Tym razem nie chodzi o zdrowie. Brak snu i smartfon powodują zachowania, których rodzice nienawidzą

Ewa Bukowiecka-Janik
Twoje nastoletnie dziecko miewa wybuchy złości, szybciej robi niż myśli i wydaje ci się, że jest jak tykająca bomba zegarowa? To niekoniecznie musi być bunt czy burza hormonów. Powód może okazać się naprawdę banalny...
Brak snu, aktywności i smartfon powodują, że dzieci stają się impulsywne fot. 123rf
Naukowcy z Uniwersytetu Ottawskiego w Kanadzie udowodnili, że nastolatki, które śpią mniej niż powinny, prowadzą siedzący tryb życia oraz spędzają przed ekranem więcej niż dwie godziny dziennie osiągają wyższe wyniki na skali impulsywności niż dzieci, które przestrzegają tych podstawowych zasad higieny życia.

■ ■ ■ ■ ■ ■ ■

◆ **Polecenia**
1. Proszę ocenić, czy stwierdzenia (a), (b) i (c) zgadzają się z tekstem źródłowym: (a) badanie przeprowadzili naukowcy z Uniwersytetu Ottawskiego; (b) w badaniu brano pod uwagę ponad trzy godziny dziennie przed ekranem; (c) tekst twierdzi, że wybuchy złości nastolatka muszą wynikać z buntu lub burzy hormonów. Przy każdym podaj „tak” lub „nie” oraz rozstrzygający fragment tekstu źródłowego w dosłownym cytacie.
2. Znajdź w zestawieniu wszystkie wiersze ze słowem „with” i przepisz je w całości. Wielkość liter ma znaczenie.

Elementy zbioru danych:
■ ■ ■ ■ ■ ■ ■

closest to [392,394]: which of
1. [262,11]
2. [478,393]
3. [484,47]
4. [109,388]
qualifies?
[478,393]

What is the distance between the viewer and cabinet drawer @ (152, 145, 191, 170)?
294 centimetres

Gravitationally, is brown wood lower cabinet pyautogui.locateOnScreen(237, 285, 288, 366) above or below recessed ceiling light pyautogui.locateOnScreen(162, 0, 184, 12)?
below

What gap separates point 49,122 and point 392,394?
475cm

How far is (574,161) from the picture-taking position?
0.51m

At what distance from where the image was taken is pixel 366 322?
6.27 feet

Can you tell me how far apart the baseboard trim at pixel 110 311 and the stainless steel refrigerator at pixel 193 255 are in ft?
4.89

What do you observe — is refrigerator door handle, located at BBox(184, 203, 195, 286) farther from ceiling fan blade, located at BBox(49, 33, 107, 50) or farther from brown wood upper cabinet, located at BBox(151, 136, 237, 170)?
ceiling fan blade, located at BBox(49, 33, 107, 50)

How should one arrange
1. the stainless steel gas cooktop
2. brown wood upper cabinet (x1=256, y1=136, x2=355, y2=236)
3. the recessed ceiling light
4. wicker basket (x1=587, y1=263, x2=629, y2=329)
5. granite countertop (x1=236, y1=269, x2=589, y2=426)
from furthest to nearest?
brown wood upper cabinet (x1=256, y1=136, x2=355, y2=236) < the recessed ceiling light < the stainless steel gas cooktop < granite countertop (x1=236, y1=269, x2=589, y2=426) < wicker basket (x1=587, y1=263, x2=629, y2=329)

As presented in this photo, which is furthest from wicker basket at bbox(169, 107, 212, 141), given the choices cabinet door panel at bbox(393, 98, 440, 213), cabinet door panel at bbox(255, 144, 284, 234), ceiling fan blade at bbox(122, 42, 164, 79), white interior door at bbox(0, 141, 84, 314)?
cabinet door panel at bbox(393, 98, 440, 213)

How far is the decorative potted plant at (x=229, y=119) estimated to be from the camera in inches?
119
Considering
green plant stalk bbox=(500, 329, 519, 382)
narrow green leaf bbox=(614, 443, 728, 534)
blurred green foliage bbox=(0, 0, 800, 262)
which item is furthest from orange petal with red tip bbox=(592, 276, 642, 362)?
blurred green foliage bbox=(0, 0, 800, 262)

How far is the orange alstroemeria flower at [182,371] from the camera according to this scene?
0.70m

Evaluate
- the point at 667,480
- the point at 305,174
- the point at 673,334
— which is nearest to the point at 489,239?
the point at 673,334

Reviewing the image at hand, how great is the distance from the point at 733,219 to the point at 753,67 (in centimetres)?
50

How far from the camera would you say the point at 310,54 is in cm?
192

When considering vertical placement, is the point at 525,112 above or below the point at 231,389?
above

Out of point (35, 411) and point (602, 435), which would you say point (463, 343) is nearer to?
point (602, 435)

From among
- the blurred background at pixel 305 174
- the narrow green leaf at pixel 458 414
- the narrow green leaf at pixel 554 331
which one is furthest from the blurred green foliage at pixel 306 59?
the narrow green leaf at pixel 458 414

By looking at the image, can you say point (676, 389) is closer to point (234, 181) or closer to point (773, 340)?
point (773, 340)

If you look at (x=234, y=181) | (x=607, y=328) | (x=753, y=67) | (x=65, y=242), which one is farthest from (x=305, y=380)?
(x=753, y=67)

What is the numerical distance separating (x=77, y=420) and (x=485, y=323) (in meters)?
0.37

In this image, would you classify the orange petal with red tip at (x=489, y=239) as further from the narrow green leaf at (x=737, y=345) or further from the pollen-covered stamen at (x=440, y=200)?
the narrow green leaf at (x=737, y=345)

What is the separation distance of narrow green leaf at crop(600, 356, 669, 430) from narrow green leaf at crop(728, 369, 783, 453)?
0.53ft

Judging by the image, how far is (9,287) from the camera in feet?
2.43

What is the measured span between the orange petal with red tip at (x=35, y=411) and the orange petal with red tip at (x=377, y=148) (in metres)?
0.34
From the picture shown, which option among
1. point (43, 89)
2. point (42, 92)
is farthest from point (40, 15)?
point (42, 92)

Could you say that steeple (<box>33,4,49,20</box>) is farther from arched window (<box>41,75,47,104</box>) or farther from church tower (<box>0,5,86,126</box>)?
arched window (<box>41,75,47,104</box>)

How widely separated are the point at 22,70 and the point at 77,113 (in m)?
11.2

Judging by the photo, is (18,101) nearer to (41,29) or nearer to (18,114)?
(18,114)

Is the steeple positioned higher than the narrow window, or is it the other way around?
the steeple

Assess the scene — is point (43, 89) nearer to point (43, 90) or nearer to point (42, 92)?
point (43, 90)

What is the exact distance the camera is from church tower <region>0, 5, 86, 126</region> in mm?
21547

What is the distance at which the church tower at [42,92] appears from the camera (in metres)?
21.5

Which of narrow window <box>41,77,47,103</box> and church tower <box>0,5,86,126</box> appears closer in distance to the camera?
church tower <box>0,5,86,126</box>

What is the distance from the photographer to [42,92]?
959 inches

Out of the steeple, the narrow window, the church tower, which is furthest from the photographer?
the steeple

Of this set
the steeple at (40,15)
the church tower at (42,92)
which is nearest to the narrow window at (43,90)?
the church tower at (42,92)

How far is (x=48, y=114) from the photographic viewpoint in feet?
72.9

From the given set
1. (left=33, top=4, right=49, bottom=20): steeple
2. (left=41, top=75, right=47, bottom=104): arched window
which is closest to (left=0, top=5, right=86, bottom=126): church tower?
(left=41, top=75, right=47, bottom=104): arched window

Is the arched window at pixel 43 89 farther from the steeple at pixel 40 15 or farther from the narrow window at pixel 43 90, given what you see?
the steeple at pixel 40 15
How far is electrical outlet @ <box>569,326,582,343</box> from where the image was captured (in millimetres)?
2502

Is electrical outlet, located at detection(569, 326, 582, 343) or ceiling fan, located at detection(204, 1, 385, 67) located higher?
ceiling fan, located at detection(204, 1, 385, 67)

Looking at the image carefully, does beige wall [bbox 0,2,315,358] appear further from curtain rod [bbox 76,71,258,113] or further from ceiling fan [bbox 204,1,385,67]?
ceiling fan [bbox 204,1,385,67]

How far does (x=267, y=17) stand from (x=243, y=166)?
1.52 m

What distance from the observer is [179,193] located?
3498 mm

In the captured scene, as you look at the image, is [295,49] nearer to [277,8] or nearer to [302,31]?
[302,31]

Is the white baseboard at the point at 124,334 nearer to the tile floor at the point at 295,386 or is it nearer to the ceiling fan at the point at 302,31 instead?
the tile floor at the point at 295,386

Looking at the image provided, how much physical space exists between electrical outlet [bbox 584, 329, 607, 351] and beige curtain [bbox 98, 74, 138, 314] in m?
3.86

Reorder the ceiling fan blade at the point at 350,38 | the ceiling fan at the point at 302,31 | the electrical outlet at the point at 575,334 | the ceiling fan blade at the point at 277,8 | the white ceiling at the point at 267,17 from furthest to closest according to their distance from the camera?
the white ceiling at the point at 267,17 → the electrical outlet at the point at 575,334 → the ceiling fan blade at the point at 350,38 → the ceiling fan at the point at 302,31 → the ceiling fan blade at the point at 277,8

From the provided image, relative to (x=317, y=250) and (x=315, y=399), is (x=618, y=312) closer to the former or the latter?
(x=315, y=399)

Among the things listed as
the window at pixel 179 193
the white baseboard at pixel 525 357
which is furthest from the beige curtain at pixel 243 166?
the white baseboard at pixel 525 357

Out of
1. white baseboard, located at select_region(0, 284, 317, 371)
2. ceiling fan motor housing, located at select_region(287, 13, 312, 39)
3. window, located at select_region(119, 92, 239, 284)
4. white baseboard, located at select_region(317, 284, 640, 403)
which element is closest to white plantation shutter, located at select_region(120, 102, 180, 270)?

■ ■ ■ ■ ■ ■ ■

◆ **Odpowiedzi do zadań**
1.
(a) Tak: „Naukowcy z Uniwersytetu Ottawskiego w Kanadzie udowodnili”.
(b) Nie: „spędzają przed ekranem więcej niż dwie godziny dziennie”.
(c) Nie: „To niekoniecznie musi być bunt czy burza hormonów.”

2.
which item is furthest from orange petal with red tip bbox=(592, 276, 642, 362)?
In this image, would you classify the orange petal with red tip at (x=489, y=239) as further from the narrow green leaf at (x=737, y=345) or further from the pollen-covered stamen at (x=440, y=200)?
What is the measured span between the orange petal with red tip at (x=35, y=411) and the orange petal with red tip at (x=377, y=148) (in metres)?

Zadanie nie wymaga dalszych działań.